Passage provided:
______________________________

I had asked you the likely policy response in a previous question because I think governments and central banks will face the same dilemma a number of times as fall 2008 so I really am very interested in knowing what they WILL do, not what they SHOULD do. They probably should follow the Carnegie approach of "liquidate it all, purge the rottenness" from the system but from reading you consistently I've come to believe that is 0% probability. Everything possible will be done to reflate the system.

Ultimately, that is very, very bullish for gold long-term. We are in the same geographical region, so I owe you a very high-priced dinner if I make as much money on gold as I think I will because it will be the belief in the policy response that keeps me this bullish.

Mike C

Very witty title and excellent note.

As Cam points out the market might swing dramatically between inflationary and deflationary expectations depending on how government fiscal and central bank monetary policy plays out. BTW, in my humble view, you really should consider adding him to your list of recommended blogs. My must read list is pretty short (about 15 names) and includes both him and you.

David Merkel has talked about bicycle versus table stability. I think we are in an era of bicycle stability and politicians and those in authority will do everything possible to keep the wheels turning (as you have pointed out very well). Whether they succeed is another matter entirely. As a single datapoint, it looks like housing is beginning to collapse with the expiring of the tax credit. What is next in the bag of tricks to stimulate housing?

______________________________

Exercise A:
In the comment, write out the passage from "Ultimately, that is" up to and including "and excellent note.", and substitute "silver" for "gold".
Exercise B:
Which names of people does the comment mention? List all of them.
The records that follow have no connection to the comment above.

______________________________

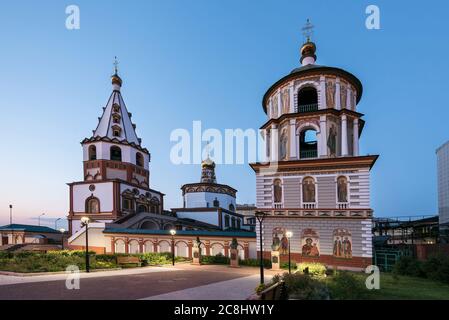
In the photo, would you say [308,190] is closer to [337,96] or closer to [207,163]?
[337,96]

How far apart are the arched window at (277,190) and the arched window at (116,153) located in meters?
27.3

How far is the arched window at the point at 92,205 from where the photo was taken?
37819 millimetres

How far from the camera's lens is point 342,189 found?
2081cm

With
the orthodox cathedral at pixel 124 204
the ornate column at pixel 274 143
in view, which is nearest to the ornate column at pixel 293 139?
the ornate column at pixel 274 143

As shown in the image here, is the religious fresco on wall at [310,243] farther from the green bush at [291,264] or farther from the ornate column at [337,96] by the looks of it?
the ornate column at [337,96]

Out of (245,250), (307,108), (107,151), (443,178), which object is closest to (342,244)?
(245,250)

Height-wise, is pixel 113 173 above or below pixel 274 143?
below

______________________________

Task output A:
Ultimately, that is very, very bullish for silver long-term. We are in the same geographical region, so I owe you a very high-priced dinner if I make as much money on silver as I think I will because it will be the belief in the policy response that keeps me this bullish.

Mike C

Very witty title and excellent note.

Task output B:
Carnegie, Mike C, Cam, David Merkel